**WRITTEN EXERCISE:** Copy the lines of the listing that run from the line with "Compared vertically with" to the line with "Answer: (932,163)", keeping both of those lines and changing nothing.

BEGIN RECORDS TO USE

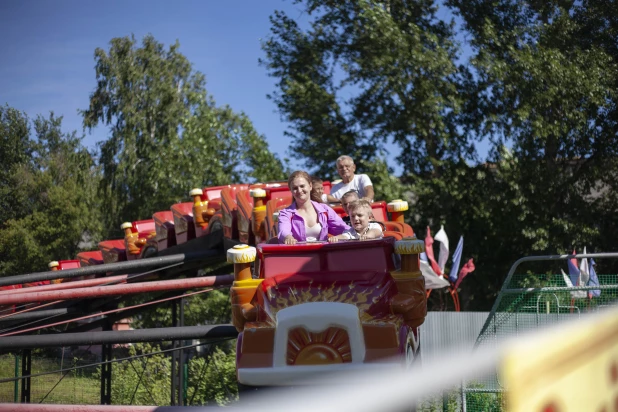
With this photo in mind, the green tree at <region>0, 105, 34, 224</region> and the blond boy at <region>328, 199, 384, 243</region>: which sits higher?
the green tree at <region>0, 105, 34, 224</region>

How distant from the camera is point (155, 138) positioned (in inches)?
877

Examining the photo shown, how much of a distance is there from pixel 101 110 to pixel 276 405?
2340cm

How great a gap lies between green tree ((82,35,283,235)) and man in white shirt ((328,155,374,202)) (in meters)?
14.6

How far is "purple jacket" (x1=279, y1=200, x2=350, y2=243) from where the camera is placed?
4415 mm

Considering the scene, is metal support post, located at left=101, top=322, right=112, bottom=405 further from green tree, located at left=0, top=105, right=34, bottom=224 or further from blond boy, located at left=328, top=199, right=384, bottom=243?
green tree, located at left=0, top=105, right=34, bottom=224

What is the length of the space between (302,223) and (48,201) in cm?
1756

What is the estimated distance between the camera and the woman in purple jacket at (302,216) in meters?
4.42

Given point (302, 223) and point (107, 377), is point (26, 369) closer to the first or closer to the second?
point (107, 377)

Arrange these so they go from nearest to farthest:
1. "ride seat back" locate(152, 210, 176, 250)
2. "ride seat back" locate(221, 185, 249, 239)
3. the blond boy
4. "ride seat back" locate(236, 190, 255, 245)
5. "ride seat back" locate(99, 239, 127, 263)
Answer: the blond boy
"ride seat back" locate(236, 190, 255, 245)
"ride seat back" locate(221, 185, 249, 239)
"ride seat back" locate(152, 210, 176, 250)
"ride seat back" locate(99, 239, 127, 263)

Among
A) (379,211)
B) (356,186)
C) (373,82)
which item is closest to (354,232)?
(379,211)

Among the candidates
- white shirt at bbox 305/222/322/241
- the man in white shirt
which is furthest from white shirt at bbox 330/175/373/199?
white shirt at bbox 305/222/322/241

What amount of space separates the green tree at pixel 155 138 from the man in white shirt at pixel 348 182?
14.6m

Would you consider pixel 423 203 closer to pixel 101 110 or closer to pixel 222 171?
pixel 222 171

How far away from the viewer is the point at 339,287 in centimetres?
369
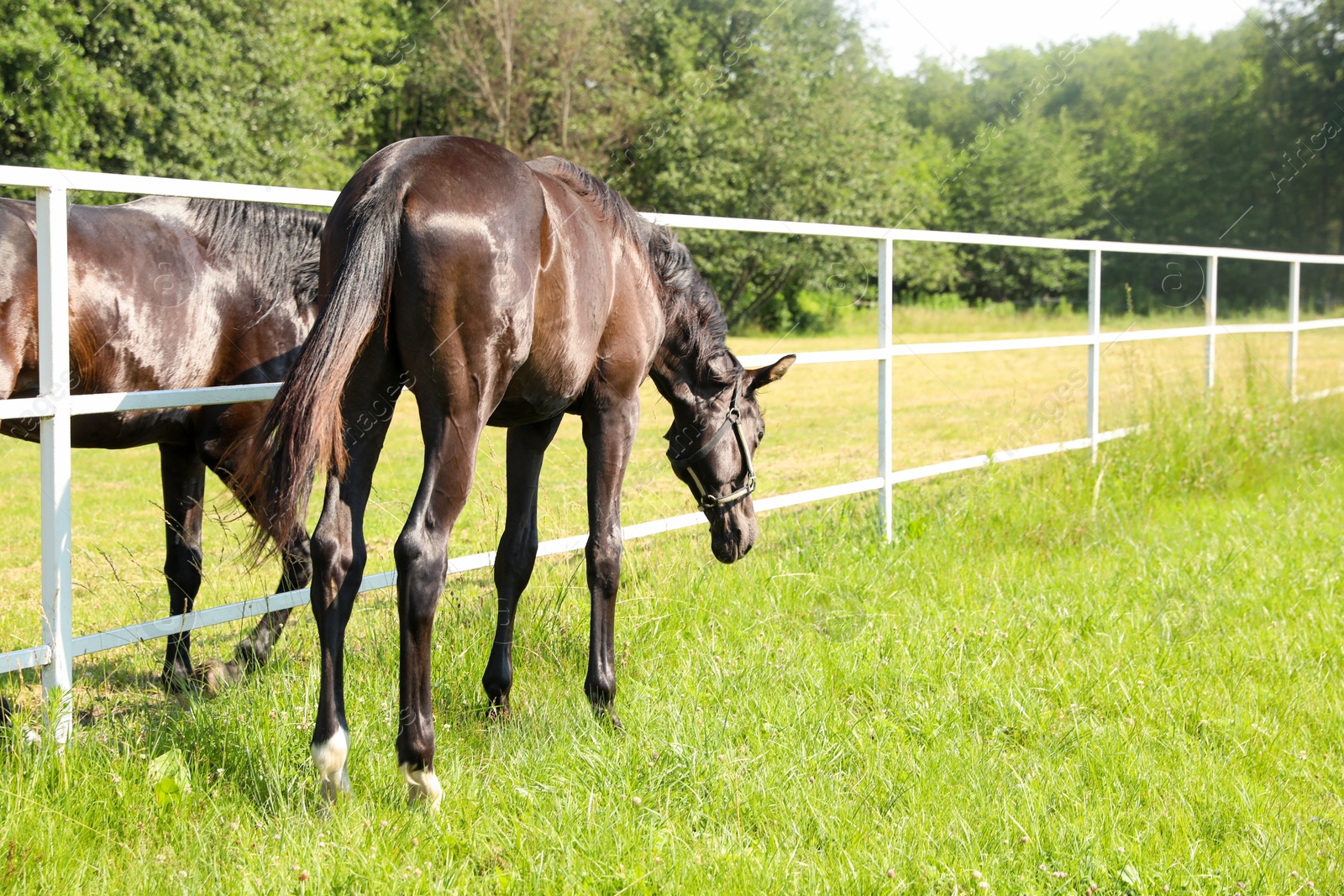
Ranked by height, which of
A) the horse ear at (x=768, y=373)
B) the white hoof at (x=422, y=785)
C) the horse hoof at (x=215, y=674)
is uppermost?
the horse ear at (x=768, y=373)

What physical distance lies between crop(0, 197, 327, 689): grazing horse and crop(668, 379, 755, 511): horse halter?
142 cm

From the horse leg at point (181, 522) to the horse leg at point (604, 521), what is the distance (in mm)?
1439

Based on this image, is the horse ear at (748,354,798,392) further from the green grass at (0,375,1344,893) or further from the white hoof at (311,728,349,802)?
the white hoof at (311,728,349,802)

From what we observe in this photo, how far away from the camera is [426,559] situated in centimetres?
229

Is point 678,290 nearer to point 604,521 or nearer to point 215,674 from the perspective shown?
point 604,521

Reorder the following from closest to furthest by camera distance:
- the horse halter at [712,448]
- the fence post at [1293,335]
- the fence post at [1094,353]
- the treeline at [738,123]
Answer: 1. the horse halter at [712,448]
2. the fence post at [1094,353]
3. the fence post at [1293,335]
4. the treeline at [738,123]

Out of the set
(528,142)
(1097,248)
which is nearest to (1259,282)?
(528,142)

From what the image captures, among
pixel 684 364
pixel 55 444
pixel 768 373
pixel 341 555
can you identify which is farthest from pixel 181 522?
pixel 768 373

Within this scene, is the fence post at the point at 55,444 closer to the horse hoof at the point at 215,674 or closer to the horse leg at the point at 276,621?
the horse hoof at the point at 215,674

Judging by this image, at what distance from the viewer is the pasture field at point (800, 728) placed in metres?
2.13

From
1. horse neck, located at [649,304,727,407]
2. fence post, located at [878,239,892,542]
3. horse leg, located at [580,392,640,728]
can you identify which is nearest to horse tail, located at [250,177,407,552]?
horse leg, located at [580,392,640,728]

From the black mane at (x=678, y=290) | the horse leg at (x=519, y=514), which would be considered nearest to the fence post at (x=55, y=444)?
the horse leg at (x=519, y=514)

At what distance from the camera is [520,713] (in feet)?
Result: 9.55

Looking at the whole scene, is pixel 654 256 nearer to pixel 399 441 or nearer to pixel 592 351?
pixel 592 351
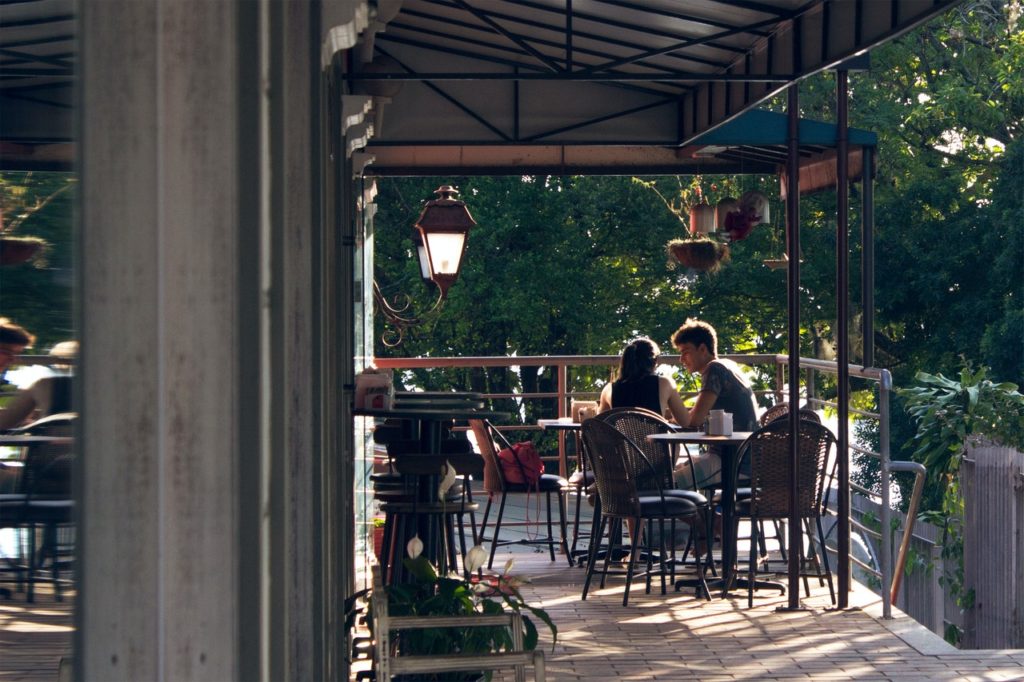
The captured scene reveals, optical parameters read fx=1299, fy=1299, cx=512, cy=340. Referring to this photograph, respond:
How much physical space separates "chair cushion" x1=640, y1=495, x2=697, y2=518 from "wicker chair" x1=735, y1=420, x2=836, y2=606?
276 mm

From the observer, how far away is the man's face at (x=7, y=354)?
0.81 metres

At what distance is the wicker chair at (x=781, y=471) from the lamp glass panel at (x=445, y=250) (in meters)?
2.10

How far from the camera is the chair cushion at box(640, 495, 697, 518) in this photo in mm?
6398

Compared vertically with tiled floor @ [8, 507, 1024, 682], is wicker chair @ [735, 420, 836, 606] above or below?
above

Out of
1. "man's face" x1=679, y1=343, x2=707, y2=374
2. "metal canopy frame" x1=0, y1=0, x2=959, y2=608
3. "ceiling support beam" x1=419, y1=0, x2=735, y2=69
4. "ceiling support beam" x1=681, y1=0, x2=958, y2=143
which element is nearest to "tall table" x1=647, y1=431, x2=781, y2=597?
"metal canopy frame" x1=0, y1=0, x2=959, y2=608

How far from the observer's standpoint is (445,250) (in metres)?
7.52

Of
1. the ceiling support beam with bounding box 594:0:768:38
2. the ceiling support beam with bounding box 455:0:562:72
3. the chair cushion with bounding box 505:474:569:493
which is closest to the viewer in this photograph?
the ceiling support beam with bounding box 455:0:562:72

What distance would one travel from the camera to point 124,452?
1.31 m

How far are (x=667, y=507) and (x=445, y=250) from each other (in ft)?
6.83

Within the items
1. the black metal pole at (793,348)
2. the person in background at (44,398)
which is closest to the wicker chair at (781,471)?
the black metal pole at (793,348)

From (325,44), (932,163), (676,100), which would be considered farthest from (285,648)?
Answer: (932,163)

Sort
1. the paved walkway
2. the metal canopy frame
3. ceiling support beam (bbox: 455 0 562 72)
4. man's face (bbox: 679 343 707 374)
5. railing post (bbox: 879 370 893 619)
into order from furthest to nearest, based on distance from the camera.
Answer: man's face (bbox: 679 343 707 374), railing post (bbox: 879 370 893 619), the metal canopy frame, ceiling support beam (bbox: 455 0 562 72), the paved walkway

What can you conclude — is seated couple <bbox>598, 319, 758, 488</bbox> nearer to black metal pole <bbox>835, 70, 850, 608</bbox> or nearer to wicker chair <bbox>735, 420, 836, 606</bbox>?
wicker chair <bbox>735, 420, 836, 606</bbox>

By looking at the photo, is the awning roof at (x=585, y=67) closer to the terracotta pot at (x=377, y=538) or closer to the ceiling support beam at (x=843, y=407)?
the ceiling support beam at (x=843, y=407)
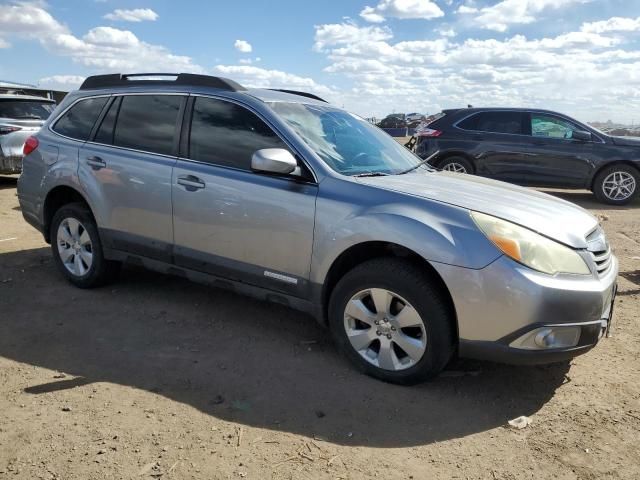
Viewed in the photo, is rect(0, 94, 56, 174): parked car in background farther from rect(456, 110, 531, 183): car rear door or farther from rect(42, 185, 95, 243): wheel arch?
rect(456, 110, 531, 183): car rear door

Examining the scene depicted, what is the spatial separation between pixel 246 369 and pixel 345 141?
68.7 inches

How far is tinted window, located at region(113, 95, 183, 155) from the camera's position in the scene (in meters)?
4.20

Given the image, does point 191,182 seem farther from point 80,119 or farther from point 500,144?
point 500,144

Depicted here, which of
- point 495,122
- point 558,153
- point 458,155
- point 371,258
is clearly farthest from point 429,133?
point 371,258

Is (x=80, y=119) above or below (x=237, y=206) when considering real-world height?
above

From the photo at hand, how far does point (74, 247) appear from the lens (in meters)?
4.85

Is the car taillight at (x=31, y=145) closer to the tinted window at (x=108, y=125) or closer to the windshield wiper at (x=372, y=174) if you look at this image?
the tinted window at (x=108, y=125)

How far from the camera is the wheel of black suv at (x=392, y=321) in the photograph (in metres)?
3.07

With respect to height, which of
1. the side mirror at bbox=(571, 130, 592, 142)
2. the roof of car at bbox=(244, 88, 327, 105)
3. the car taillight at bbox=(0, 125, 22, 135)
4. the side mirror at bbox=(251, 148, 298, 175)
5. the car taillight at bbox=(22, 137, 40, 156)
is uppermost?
the roof of car at bbox=(244, 88, 327, 105)

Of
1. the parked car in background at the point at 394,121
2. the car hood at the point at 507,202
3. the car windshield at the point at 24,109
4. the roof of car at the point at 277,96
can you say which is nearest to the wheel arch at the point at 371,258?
the car hood at the point at 507,202

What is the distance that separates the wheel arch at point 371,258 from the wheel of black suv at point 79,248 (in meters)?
2.24

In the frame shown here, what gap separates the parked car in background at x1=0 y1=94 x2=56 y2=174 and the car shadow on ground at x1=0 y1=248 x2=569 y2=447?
5.89 m

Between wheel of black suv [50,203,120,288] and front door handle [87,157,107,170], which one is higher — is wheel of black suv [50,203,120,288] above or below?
below

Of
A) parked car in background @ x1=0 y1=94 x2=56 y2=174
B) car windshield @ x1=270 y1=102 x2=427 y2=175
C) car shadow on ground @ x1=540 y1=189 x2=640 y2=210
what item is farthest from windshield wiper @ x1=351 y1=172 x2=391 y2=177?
parked car in background @ x1=0 y1=94 x2=56 y2=174
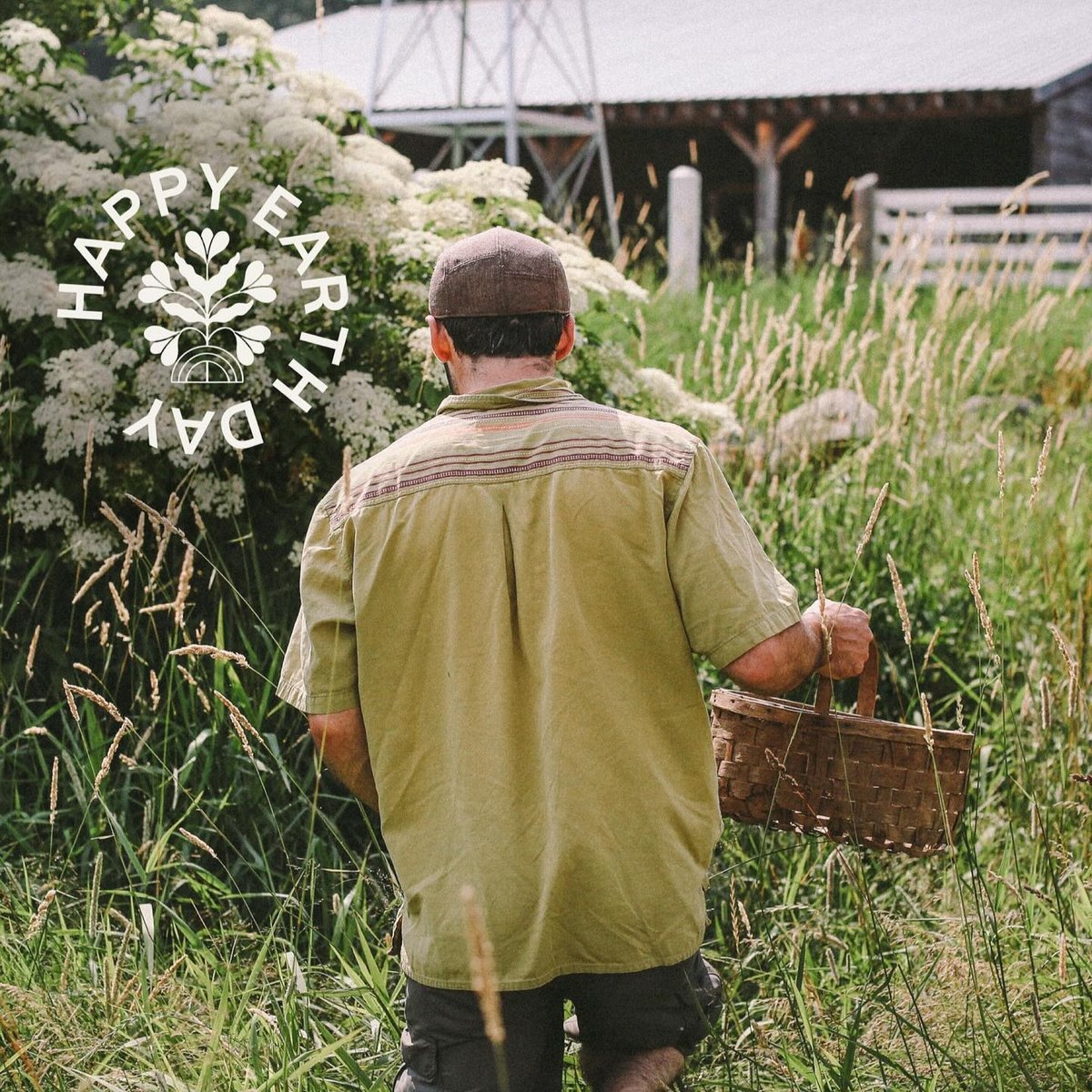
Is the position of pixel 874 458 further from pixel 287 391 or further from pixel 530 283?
pixel 530 283

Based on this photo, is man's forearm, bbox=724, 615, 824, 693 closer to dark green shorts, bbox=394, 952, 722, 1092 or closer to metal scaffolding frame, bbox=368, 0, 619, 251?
dark green shorts, bbox=394, 952, 722, 1092

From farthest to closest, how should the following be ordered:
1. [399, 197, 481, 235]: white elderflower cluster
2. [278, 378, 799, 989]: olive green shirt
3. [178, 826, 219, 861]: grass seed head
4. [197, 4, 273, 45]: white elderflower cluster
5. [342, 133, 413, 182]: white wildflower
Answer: [197, 4, 273, 45]: white elderflower cluster, [342, 133, 413, 182]: white wildflower, [399, 197, 481, 235]: white elderflower cluster, [178, 826, 219, 861]: grass seed head, [278, 378, 799, 989]: olive green shirt

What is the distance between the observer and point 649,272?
1006 centimetres

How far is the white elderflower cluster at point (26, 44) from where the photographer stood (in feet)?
15.3

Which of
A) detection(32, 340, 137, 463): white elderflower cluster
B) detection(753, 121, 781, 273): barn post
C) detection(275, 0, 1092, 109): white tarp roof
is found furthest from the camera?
detection(753, 121, 781, 273): barn post

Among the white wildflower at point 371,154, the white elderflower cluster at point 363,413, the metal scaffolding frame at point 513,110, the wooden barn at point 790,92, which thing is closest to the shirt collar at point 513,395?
the white elderflower cluster at point 363,413

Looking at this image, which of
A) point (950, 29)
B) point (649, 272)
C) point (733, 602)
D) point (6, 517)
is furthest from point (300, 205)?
point (950, 29)

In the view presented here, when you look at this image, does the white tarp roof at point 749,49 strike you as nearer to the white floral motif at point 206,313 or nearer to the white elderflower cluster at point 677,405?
the white elderflower cluster at point 677,405

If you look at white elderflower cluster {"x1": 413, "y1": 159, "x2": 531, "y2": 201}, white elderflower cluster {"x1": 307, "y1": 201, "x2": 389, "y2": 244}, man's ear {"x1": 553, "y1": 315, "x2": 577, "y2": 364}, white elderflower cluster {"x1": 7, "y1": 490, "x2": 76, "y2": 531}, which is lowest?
white elderflower cluster {"x1": 7, "y1": 490, "x2": 76, "y2": 531}

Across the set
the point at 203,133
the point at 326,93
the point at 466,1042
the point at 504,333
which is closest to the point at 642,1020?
the point at 466,1042

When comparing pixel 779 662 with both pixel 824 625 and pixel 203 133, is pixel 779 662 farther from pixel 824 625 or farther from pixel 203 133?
pixel 203 133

END RECORDS TO USE

**RESPONSE TO THIS EXERCISE:**
Compared vertically with tiled floor @ [8, 507, 1024, 682], is wicker chair @ [735, 420, 836, 606] above or below?
above

Out of
1. "man's face" x1=679, y1=343, x2=707, y2=374
2. "metal canopy frame" x1=0, y1=0, x2=959, y2=608
3. "ceiling support beam" x1=419, y1=0, x2=735, y2=69
4. "ceiling support beam" x1=681, y1=0, x2=958, y2=143
which element is nearest to "tall table" x1=647, y1=431, x2=781, y2=597?
"metal canopy frame" x1=0, y1=0, x2=959, y2=608

How far from the observer's standpoint is (445,250) (in metres)?
7.52

Of
1. the ceiling support beam with bounding box 594:0:768:38
2. the ceiling support beam with bounding box 455:0:562:72
3. the chair cushion with bounding box 505:474:569:493
which is closest to the viewer in this photograph?
the ceiling support beam with bounding box 455:0:562:72

What distance would one travel from the camera to point 124,452?
1.31 m

How far are (x=667, y=507) and (x=445, y=250) from each other (in ft)?
6.83

Within the items
1. the black metal pole at (793,348)
2. the person in background at (44,398)
which is closest to the wicker chair at (781,471)?
the black metal pole at (793,348)

From (325,44), (932,163), (676,100), which would be considered farthest from (285,648)?
Answer: (932,163)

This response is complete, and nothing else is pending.